Find the dot product \( \mathbf{v} \cdot \mathbf{w} \) and the angle between \( \mathbf{v} \) and \( \mathbf{w} \). \[ \mathbf{v}=-4 \mathbf{i}+2 \mathbf{j}+\mathbf{k}, \mathbf{w}=\mathbf{i}+4 \mathbf{j}+4 \mathbf{k} \] \( \mathbf{v} \cdot \mathbf{w}=\square \) (Simplify your answer. Type an exact value, using radicals as needed.)
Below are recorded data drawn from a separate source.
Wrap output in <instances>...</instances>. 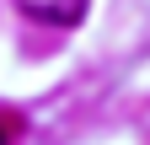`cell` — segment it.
<instances>
[{
  "label": "cell",
  "mask_w": 150,
  "mask_h": 145,
  "mask_svg": "<svg viewBox=\"0 0 150 145\" xmlns=\"http://www.w3.org/2000/svg\"><path fill=\"white\" fill-rule=\"evenodd\" d=\"M32 22H48V27H75L86 16V0H16Z\"/></svg>",
  "instance_id": "obj_1"
},
{
  "label": "cell",
  "mask_w": 150,
  "mask_h": 145,
  "mask_svg": "<svg viewBox=\"0 0 150 145\" xmlns=\"http://www.w3.org/2000/svg\"><path fill=\"white\" fill-rule=\"evenodd\" d=\"M11 134H16V124H6V118H0V145H6Z\"/></svg>",
  "instance_id": "obj_2"
}]
</instances>
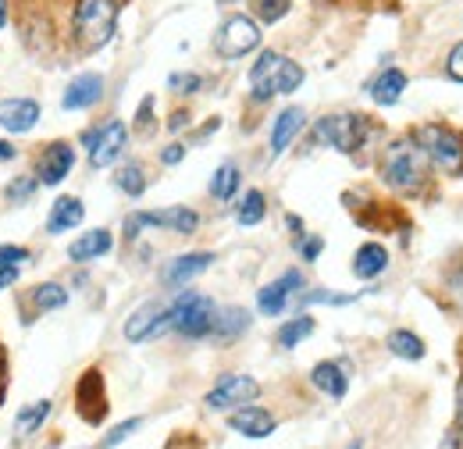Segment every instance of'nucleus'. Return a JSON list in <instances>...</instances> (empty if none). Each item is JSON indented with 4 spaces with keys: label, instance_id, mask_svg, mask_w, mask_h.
<instances>
[{
    "label": "nucleus",
    "instance_id": "16",
    "mask_svg": "<svg viewBox=\"0 0 463 449\" xmlns=\"http://www.w3.org/2000/svg\"><path fill=\"white\" fill-rule=\"evenodd\" d=\"M75 399H79V414L90 421V424H100L107 417V399H104V374L97 367H90L75 389Z\"/></svg>",
    "mask_w": 463,
    "mask_h": 449
},
{
    "label": "nucleus",
    "instance_id": "45",
    "mask_svg": "<svg viewBox=\"0 0 463 449\" xmlns=\"http://www.w3.org/2000/svg\"><path fill=\"white\" fill-rule=\"evenodd\" d=\"M4 161H15V146L0 139V164H4Z\"/></svg>",
    "mask_w": 463,
    "mask_h": 449
},
{
    "label": "nucleus",
    "instance_id": "36",
    "mask_svg": "<svg viewBox=\"0 0 463 449\" xmlns=\"http://www.w3.org/2000/svg\"><path fill=\"white\" fill-rule=\"evenodd\" d=\"M143 428V417H129V421H122L107 438H104V449H111V445H118V442H125L132 431H139Z\"/></svg>",
    "mask_w": 463,
    "mask_h": 449
},
{
    "label": "nucleus",
    "instance_id": "19",
    "mask_svg": "<svg viewBox=\"0 0 463 449\" xmlns=\"http://www.w3.org/2000/svg\"><path fill=\"white\" fill-rule=\"evenodd\" d=\"M303 125H307L303 107H286V111L275 118V125H271V157H282V154L289 150V143L303 132Z\"/></svg>",
    "mask_w": 463,
    "mask_h": 449
},
{
    "label": "nucleus",
    "instance_id": "30",
    "mask_svg": "<svg viewBox=\"0 0 463 449\" xmlns=\"http://www.w3.org/2000/svg\"><path fill=\"white\" fill-rule=\"evenodd\" d=\"M68 303V289L58 286V282H43L33 289V307L36 311H61Z\"/></svg>",
    "mask_w": 463,
    "mask_h": 449
},
{
    "label": "nucleus",
    "instance_id": "20",
    "mask_svg": "<svg viewBox=\"0 0 463 449\" xmlns=\"http://www.w3.org/2000/svg\"><path fill=\"white\" fill-rule=\"evenodd\" d=\"M210 261H214V254H207V250H200V254H182V257H175V261H171V264L164 268V286L178 289V286L192 282L196 275H203V272L210 268Z\"/></svg>",
    "mask_w": 463,
    "mask_h": 449
},
{
    "label": "nucleus",
    "instance_id": "23",
    "mask_svg": "<svg viewBox=\"0 0 463 449\" xmlns=\"http://www.w3.org/2000/svg\"><path fill=\"white\" fill-rule=\"evenodd\" d=\"M310 382H314L325 396H332V399H342L346 389H349V378H346V371H342L335 360H321V364L310 371Z\"/></svg>",
    "mask_w": 463,
    "mask_h": 449
},
{
    "label": "nucleus",
    "instance_id": "17",
    "mask_svg": "<svg viewBox=\"0 0 463 449\" xmlns=\"http://www.w3.org/2000/svg\"><path fill=\"white\" fill-rule=\"evenodd\" d=\"M228 428L239 431V435H247V438H268V435L275 431V417H271L264 406L247 403V406H239L236 414L228 417Z\"/></svg>",
    "mask_w": 463,
    "mask_h": 449
},
{
    "label": "nucleus",
    "instance_id": "38",
    "mask_svg": "<svg viewBox=\"0 0 463 449\" xmlns=\"http://www.w3.org/2000/svg\"><path fill=\"white\" fill-rule=\"evenodd\" d=\"M36 185H40V178H15V182L8 185V196H12L15 203H22V200H29V196L36 193Z\"/></svg>",
    "mask_w": 463,
    "mask_h": 449
},
{
    "label": "nucleus",
    "instance_id": "8",
    "mask_svg": "<svg viewBox=\"0 0 463 449\" xmlns=\"http://www.w3.org/2000/svg\"><path fill=\"white\" fill-rule=\"evenodd\" d=\"M82 143L90 150V164L93 168H107V164H114L122 157V150L129 143V129H125V122L114 118V122H104L100 129H90L82 136Z\"/></svg>",
    "mask_w": 463,
    "mask_h": 449
},
{
    "label": "nucleus",
    "instance_id": "43",
    "mask_svg": "<svg viewBox=\"0 0 463 449\" xmlns=\"http://www.w3.org/2000/svg\"><path fill=\"white\" fill-rule=\"evenodd\" d=\"M185 125H189V111H175V114H171V122H168V129H171V132H178V129H185Z\"/></svg>",
    "mask_w": 463,
    "mask_h": 449
},
{
    "label": "nucleus",
    "instance_id": "22",
    "mask_svg": "<svg viewBox=\"0 0 463 449\" xmlns=\"http://www.w3.org/2000/svg\"><path fill=\"white\" fill-rule=\"evenodd\" d=\"M403 90H406V72H399V68H385V72L371 83V100H374L378 107H392V104H399Z\"/></svg>",
    "mask_w": 463,
    "mask_h": 449
},
{
    "label": "nucleus",
    "instance_id": "1",
    "mask_svg": "<svg viewBox=\"0 0 463 449\" xmlns=\"http://www.w3.org/2000/svg\"><path fill=\"white\" fill-rule=\"evenodd\" d=\"M428 154L420 150V143L410 136V139H396L385 146L381 154V178L388 189L396 193H417L428 178Z\"/></svg>",
    "mask_w": 463,
    "mask_h": 449
},
{
    "label": "nucleus",
    "instance_id": "21",
    "mask_svg": "<svg viewBox=\"0 0 463 449\" xmlns=\"http://www.w3.org/2000/svg\"><path fill=\"white\" fill-rule=\"evenodd\" d=\"M111 247H114V236H111L107 229H93V232H82V236L68 247V257H72L75 264H90V261H100L104 254H111Z\"/></svg>",
    "mask_w": 463,
    "mask_h": 449
},
{
    "label": "nucleus",
    "instance_id": "47",
    "mask_svg": "<svg viewBox=\"0 0 463 449\" xmlns=\"http://www.w3.org/2000/svg\"><path fill=\"white\" fill-rule=\"evenodd\" d=\"M459 428H463V389H459Z\"/></svg>",
    "mask_w": 463,
    "mask_h": 449
},
{
    "label": "nucleus",
    "instance_id": "46",
    "mask_svg": "<svg viewBox=\"0 0 463 449\" xmlns=\"http://www.w3.org/2000/svg\"><path fill=\"white\" fill-rule=\"evenodd\" d=\"M0 385H4V350H0Z\"/></svg>",
    "mask_w": 463,
    "mask_h": 449
},
{
    "label": "nucleus",
    "instance_id": "2",
    "mask_svg": "<svg viewBox=\"0 0 463 449\" xmlns=\"http://www.w3.org/2000/svg\"><path fill=\"white\" fill-rule=\"evenodd\" d=\"M118 0H75L72 4V40L79 51H100L118 29Z\"/></svg>",
    "mask_w": 463,
    "mask_h": 449
},
{
    "label": "nucleus",
    "instance_id": "15",
    "mask_svg": "<svg viewBox=\"0 0 463 449\" xmlns=\"http://www.w3.org/2000/svg\"><path fill=\"white\" fill-rule=\"evenodd\" d=\"M296 289H303V275L300 272H286L282 279H275L271 286H264L257 293V311L268 314V318H279L289 307V300H293Z\"/></svg>",
    "mask_w": 463,
    "mask_h": 449
},
{
    "label": "nucleus",
    "instance_id": "29",
    "mask_svg": "<svg viewBox=\"0 0 463 449\" xmlns=\"http://www.w3.org/2000/svg\"><path fill=\"white\" fill-rule=\"evenodd\" d=\"M388 350H392L399 360H420V357H424L420 335H413V332H406V328H399V332L388 335Z\"/></svg>",
    "mask_w": 463,
    "mask_h": 449
},
{
    "label": "nucleus",
    "instance_id": "39",
    "mask_svg": "<svg viewBox=\"0 0 463 449\" xmlns=\"http://www.w3.org/2000/svg\"><path fill=\"white\" fill-rule=\"evenodd\" d=\"M445 72L456 79V83H463V43H456L452 51H449V61H445Z\"/></svg>",
    "mask_w": 463,
    "mask_h": 449
},
{
    "label": "nucleus",
    "instance_id": "13",
    "mask_svg": "<svg viewBox=\"0 0 463 449\" xmlns=\"http://www.w3.org/2000/svg\"><path fill=\"white\" fill-rule=\"evenodd\" d=\"M72 168H75V146L65 143V139H58V143H51V146L40 154V171H36V178H40V185H61V182L72 175Z\"/></svg>",
    "mask_w": 463,
    "mask_h": 449
},
{
    "label": "nucleus",
    "instance_id": "4",
    "mask_svg": "<svg viewBox=\"0 0 463 449\" xmlns=\"http://www.w3.org/2000/svg\"><path fill=\"white\" fill-rule=\"evenodd\" d=\"M214 314H217V311H214L210 296H200V293H192V289L178 293L175 303H168V325H171L175 332H182L185 339H203V335H210Z\"/></svg>",
    "mask_w": 463,
    "mask_h": 449
},
{
    "label": "nucleus",
    "instance_id": "31",
    "mask_svg": "<svg viewBox=\"0 0 463 449\" xmlns=\"http://www.w3.org/2000/svg\"><path fill=\"white\" fill-rule=\"evenodd\" d=\"M307 335H314V318L300 314V318H293V321H286V325L279 328V346L293 350V346H300Z\"/></svg>",
    "mask_w": 463,
    "mask_h": 449
},
{
    "label": "nucleus",
    "instance_id": "41",
    "mask_svg": "<svg viewBox=\"0 0 463 449\" xmlns=\"http://www.w3.org/2000/svg\"><path fill=\"white\" fill-rule=\"evenodd\" d=\"M182 157H185V146H182V143H171V146L161 150V164H178Z\"/></svg>",
    "mask_w": 463,
    "mask_h": 449
},
{
    "label": "nucleus",
    "instance_id": "26",
    "mask_svg": "<svg viewBox=\"0 0 463 449\" xmlns=\"http://www.w3.org/2000/svg\"><path fill=\"white\" fill-rule=\"evenodd\" d=\"M250 328V314L243 311V307H228V311H221V314H214V335H221V339H236V335H243Z\"/></svg>",
    "mask_w": 463,
    "mask_h": 449
},
{
    "label": "nucleus",
    "instance_id": "35",
    "mask_svg": "<svg viewBox=\"0 0 463 449\" xmlns=\"http://www.w3.org/2000/svg\"><path fill=\"white\" fill-rule=\"evenodd\" d=\"M200 86H203V79H200L196 72H175V75L168 79V90H175V93H185V97H189V93H196Z\"/></svg>",
    "mask_w": 463,
    "mask_h": 449
},
{
    "label": "nucleus",
    "instance_id": "12",
    "mask_svg": "<svg viewBox=\"0 0 463 449\" xmlns=\"http://www.w3.org/2000/svg\"><path fill=\"white\" fill-rule=\"evenodd\" d=\"M40 104L33 97H8V100H0V129L12 132V136H26L36 129L40 122Z\"/></svg>",
    "mask_w": 463,
    "mask_h": 449
},
{
    "label": "nucleus",
    "instance_id": "40",
    "mask_svg": "<svg viewBox=\"0 0 463 449\" xmlns=\"http://www.w3.org/2000/svg\"><path fill=\"white\" fill-rule=\"evenodd\" d=\"M321 250H325V240H321V236H310V240H303V243H300L303 261H318V257H321Z\"/></svg>",
    "mask_w": 463,
    "mask_h": 449
},
{
    "label": "nucleus",
    "instance_id": "42",
    "mask_svg": "<svg viewBox=\"0 0 463 449\" xmlns=\"http://www.w3.org/2000/svg\"><path fill=\"white\" fill-rule=\"evenodd\" d=\"M19 282V268H0V289H12Z\"/></svg>",
    "mask_w": 463,
    "mask_h": 449
},
{
    "label": "nucleus",
    "instance_id": "3",
    "mask_svg": "<svg viewBox=\"0 0 463 449\" xmlns=\"http://www.w3.org/2000/svg\"><path fill=\"white\" fill-rule=\"evenodd\" d=\"M303 75L307 72L293 58H286L279 51H264L250 68V93H254V100H271L279 93H296L303 86Z\"/></svg>",
    "mask_w": 463,
    "mask_h": 449
},
{
    "label": "nucleus",
    "instance_id": "24",
    "mask_svg": "<svg viewBox=\"0 0 463 449\" xmlns=\"http://www.w3.org/2000/svg\"><path fill=\"white\" fill-rule=\"evenodd\" d=\"M388 268V250L381 243H364L353 257V275L357 279H378Z\"/></svg>",
    "mask_w": 463,
    "mask_h": 449
},
{
    "label": "nucleus",
    "instance_id": "27",
    "mask_svg": "<svg viewBox=\"0 0 463 449\" xmlns=\"http://www.w3.org/2000/svg\"><path fill=\"white\" fill-rule=\"evenodd\" d=\"M264 214H268V200H264V193H261V189L243 193V203H239V210H236V221L250 229V224H261V221H264Z\"/></svg>",
    "mask_w": 463,
    "mask_h": 449
},
{
    "label": "nucleus",
    "instance_id": "28",
    "mask_svg": "<svg viewBox=\"0 0 463 449\" xmlns=\"http://www.w3.org/2000/svg\"><path fill=\"white\" fill-rule=\"evenodd\" d=\"M236 189H239V168L236 164H221L214 171V178H210V196L214 200H232V196H236Z\"/></svg>",
    "mask_w": 463,
    "mask_h": 449
},
{
    "label": "nucleus",
    "instance_id": "34",
    "mask_svg": "<svg viewBox=\"0 0 463 449\" xmlns=\"http://www.w3.org/2000/svg\"><path fill=\"white\" fill-rule=\"evenodd\" d=\"M26 261H33V254L26 247H15V243L0 247V268H22Z\"/></svg>",
    "mask_w": 463,
    "mask_h": 449
},
{
    "label": "nucleus",
    "instance_id": "25",
    "mask_svg": "<svg viewBox=\"0 0 463 449\" xmlns=\"http://www.w3.org/2000/svg\"><path fill=\"white\" fill-rule=\"evenodd\" d=\"M51 410H54V403H51V399H36V403L22 406V410H19V417H15V431H19L22 438H29L33 431H40V428H43V421L51 417Z\"/></svg>",
    "mask_w": 463,
    "mask_h": 449
},
{
    "label": "nucleus",
    "instance_id": "7",
    "mask_svg": "<svg viewBox=\"0 0 463 449\" xmlns=\"http://www.w3.org/2000/svg\"><path fill=\"white\" fill-rule=\"evenodd\" d=\"M367 132H371V125H367L364 114H325V118L314 125V136H318L325 146L339 150V154H353V150L367 139Z\"/></svg>",
    "mask_w": 463,
    "mask_h": 449
},
{
    "label": "nucleus",
    "instance_id": "9",
    "mask_svg": "<svg viewBox=\"0 0 463 449\" xmlns=\"http://www.w3.org/2000/svg\"><path fill=\"white\" fill-rule=\"evenodd\" d=\"M143 224H153V229H168L178 236H192L200 229V214L192 207H168V210H146V214H132L129 217V229L136 236V229Z\"/></svg>",
    "mask_w": 463,
    "mask_h": 449
},
{
    "label": "nucleus",
    "instance_id": "18",
    "mask_svg": "<svg viewBox=\"0 0 463 449\" xmlns=\"http://www.w3.org/2000/svg\"><path fill=\"white\" fill-rule=\"evenodd\" d=\"M82 217H86V207H82L79 196H58L54 207H51V217H47V232L51 236L72 232V229L82 224Z\"/></svg>",
    "mask_w": 463,
    "mask_h": 449
},
{
    "label": "nucleus",
    "instance_id": "44",
    "mask_svg": "<svg viewBox=\"0 0 463 449\" xmlns=\"http://www.w3.org/2000/svg\"><path fill=\"white\" fill-rule=\"evenodd\" d=\"M12 22V0H0V29Z\"/></svg>",
    "mask_w": 463,
    "mask_h": 449
},
{
    "label": "nucleus",
    "instance_id": "37",
    "mask_svg": "<svg viewBox=\"0 0 463 449\" xmlns=\"http://www.w3.org/2000/svg\"><path fill=\"white\" fill-rule=\"evenodd\" d=\"M136 132H143V136L153 132V97H143V104L136 111Z\"/></svg>",
    "mask_w": 463,
    "mask_h": 449
},
{
    "label": "nucleus",
    "instance_id": "14",
    "mask_svg": "<svg viewBox=\"0 0 463 449\" xmlns=\"http://www.w3.org/2000/svg\"><path fill=\"white\" fill-rule=\"evenodd\" d=\"M104 100V75L100 72H82L75 75L68 86H65V97H61V107L65 111H90Z\"/></svg>",
    "mask_w": 463,
    "mask_h": 449
},
{
    "label": "nucleus",
    "instance_id": "33",
    "mask_svg": "<svg viewBox=\"0 0 463 449\" xmlns=\"http://www.w3.org/2000/svg\"><path fill=\"white\" fill-rule=\"evenodd\" d=\"M289 8H293V0H254L257 22H264V26H275V22H282V19L289 15Z\"/></svg>",
    "mask_w": 463,
    "mask_h": 449
},
{
    "label": "nucleus",
    "instance_id": "48",
    "mask_svg": "<svg viewBox=\"0 0 463 449\" xmlns=\"http://www.w3.org/2000/svg\"><path fill=\"white\" fill-rule=\"evenodd\" d=\"M346 449H364V442H360V438H357V442H349V445H346Z\"/></svg>",
    "mask_w": 463,
    "mask_h": 449
},
{
    "label": "nucleus",
    "instance_id": "10",
    "mask_svg": "<svg viewBox=\"0 0 463 449\" xmlns=\"http://www.w3.org/2000/svg\"><path fill=\"white\" fill-rule=\"evenodd\" d=\"M261 396V385L250 374H224L210 392H207V406L210 410H232V406H247Z\"/></svg>",
    "mask_w": 463,
    "mask_h": 449
},
{
    "label": "nucleus",
    "instance_id": "32",
    "mask_svg": "<svg viewBox=\"0 0 463 449\" xmlns=\"http://www.w3.org/2000/svg\"><path fill=\"white\" fill-rule=\"evenodd\" d=\"M114 182H118V189L129 193V196H143V193H146V178H143V168H139V164H125V168H118Z\"/></svg>",
    "mask_w": 463,
    "mask_h": 449
},
{
    "label": "nucleus",
    "instance_id": "6",
    "mask_svg": "<svg viewBox=\"0 0 463 449\" xmlns=\"http://www.w3.org/2000/svg\"><path fill=\"white\" fill-rule=\"evenodd\" d=\"M261 36H264V33H261V22H257V19H250V15H228V19L221 22V29H217L214 47H217L221 58L236 61V58L254 54V51L261 47Z\"/></svg>",
    "mask_w": 463,
    "mask_h": 449
},
{
    "label": "nucleus",
    "instance_id": "5",
    "mask_svg": "<svg viewBox=\"0 0 463 449\" xmlns=\"http://www.w3.org/2000/svg\"><path fill=\"white\" fill-rule=\"evenodd\" d=\"M413 139L420 143V150L428 154V161H435L445 175L463 171V136L445 129V125H420L413 132Z\"/></svg>",
    "mask_w": 463,
    "mask_h": 449
},
{
    "label": "nucleus",
    "instance_id": "11",
    "mask_svg": "<svg viewBox=\"0 0 463 449\" xmlns=\"http://www.w3.org/2000/svg\"><path fill=\"white\" fill-rule=\"evenodd\" d=\"M171 325H168V307L164 303H157V300H150V303H143L129 321H125V339L129 343H146V339H157L161 332H168Z\"/></svg>",
    "mask_w": 463,
    "mask_h": 449
}]
</instances>
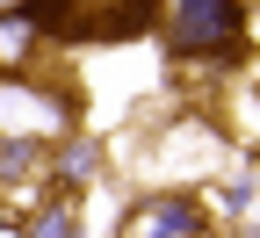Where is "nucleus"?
I'll use <instances>...</instances> for the list:
<instances>
[{
	"label": "nucleus",
	"mask_w": 260,
	"mask_h": 238,
	"mask_svg": "<svg viewBox=\"0 0 260 238\" xmlns=\"http://www.w3.org/2000/svg\"><path fill=\"white\" fill-rule=\"evenodd\" d=\"M37 238H73V210H44L37 217Z\"/></svg>",
	"instance_id": "4"
},
{
	"label": "nucleus",
	"mask_w": 260,
	"mask_h": 238,
	"mask_svg": "<svg viewBox=\"0 0 260 238\" xmlns=\"http://www.w3.org/2000/svg\"><path fill=\"white\" fill-rule=\"evenodd\" d=\"M167 51L203 65H239L246 51V0H167Z\"/></svg>",
	"instance_id": "2"
},
{
	"label": "nucleus",
	"mask_w": 260,
	"mask_h": 238,
	"mask_svg": "<svg viewBox=\"0 0 260 238\" xmlns=\"http://www.w3.org/2000/svg\"><path fill=\"white\" fill-rule=\"evenodd\" d=\"M15 15H29V0H0V22H15Z\"/></svg>",
	"instance_id": "5"
},
{
	"label": "nucleus",
	"mask_w": 260,
	"mask_h": 238,
	"mask_svg": "<svg viewBox=\"0 0 260 238\" xmlns=\"http://www.w3.org/2000/svg\"><path fill=\"white\" fill-rule=\"evenodd\" d=\"M167 15V0H29V29L58 44H130Z\"/></svg>",
	"instance_id": "1"
},
{
	"label": "nucleus",
	"mask_w": 260,
	"mask_h": 238,
	"mask_svg": "<svg viewBox=\"0 0 260 238\" xmlns=\"http://www.w3.org/2000/svg\"><path fill=\"white\" fill-rule=\"evenodd\" d=\"M65 130H73V101L58 87L29 80V73L0 80V145H44V138H65Z\"/></svg>",
	"instance_id": "3"
},
{
	"label": "nucleus",
	"mask_w": 260,
	"mask_h": 238,
	"mask_svg": "<svg viewBox=\"0 0 260 238\" xmlns=\"http://www.w3.org/2000/svg\"><path fill=\"white\" fill-rule=\"evenodd\" d=\"M0 238H22V231H8V224H0Z\"/></svg>",
	"instance_id": "6"
}]
</instances>
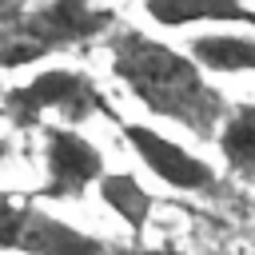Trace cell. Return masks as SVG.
<instances>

To find the dot product \( \mathbf{v} \cdot \mathbf{w} \) and the angle between the vectors \( \mathbf{v} \) and \( \mathbf{w} \), we will follow these steps: 1. **Calculate the dot product** \( \mathbf{v} \cdot \mathbf{w} \). 2. **Find the magnitudes** of \( \mathbf{v} \) and \( \mathbf{w} \). 3. **Use the dot product and magnitudes** to find the angle between the vectors. ### Step 1: Calculate the dot product The dot product of two vectors \( \mathbf{v} = a_1 \mathbf{i} + b_1 \mathbf{j} + c_1 \mathbf{k} \) and \( \mathbf{w} = a_2 \mathbf{i} + b_2 \mathbf{j} + c_2 \mathbf{k} \) is given by: \[ \mathbf{v} \cdot \mathbf{w} = a_1 a_2 + b_1 b_2 + c_1 c_2 \] For our vectors: - \( \mathbf{v} = -4 \mathbf{i} + 2 \mathbf{j} + 1 \mathbf{k} \) (where \( a_1 = -4, b_1 = 2, c_1 = 1 \)) - \( \mathbf{w} = 1 \mathbf{i} + 4 \mathbf{j} + 4 \mathbf{k} \) (where \( a_2 = 1, b_2 = 4, c_2 = 4 \)) Now, we can calculate the dot product: \[ \mathbf{v} \cdot \mathbf{w} = (-4)(1) + (2)(4) + (1)(4) \] Calculating each term: \[ = -4 + 8 + 4 \] Now, summing these values: \[ = -4 + 8 + 4 = 8 \] ### Step 2: Find the magnitudes of \( \mathbf{v} \) and \( \mathbf{w} \) The magnitude of a vector \( \mathbf{v} = a \mathbf{i} + b \mathbf{j} + c \mathbf{k} \) is given by: \[ \|\mathbf{v}\| = \sqrt{a^2 + b^2 + c^2} \] Calculating the magnitude of \( \mathbf{v} \): \[ \|\mathbf{v}\| = \sqrt{(-4)^2 + 2^2 + 1^2} = \sqrt{16 + 4 + 1} = \sqrt{21} \] Calculating the magnitude of \( \mathbf{w} \): \[ \|\mathbf{w}\| = \sqrt{(1)^2 + (4)^2 + (4)^2} = \sqrt{1 + 16 + 16} = \sqrt{33} \] ### Step 3: Find the angle between the vectors The angle \( \theta \) between two vectors can be found using the formula: \[ \cos(\theta) = \frac{\mathbf{v} \cdot \mathbf{w}}{\|\mathbf{v}\| \|\mathbf{w}\|} \] Substituting the values we found: \[ \cos(\theta) = \frac{8}{\sqrt{21} \cdot \sqrt{33}} = \frac{8}{\sqrt{693}} \] Thus, the dot product \( \mathbf{v} \cdot \mathbf{w} \) is: \[ \mathbf{v} \cdot \mathbf{w} = 8 \] And the angle can be found using the inverse cosine function if needed, but the dot product is the primary answer requested. ### Final Answer \[ \mathbf{v} \cdot \mathbf{w} = 8 \]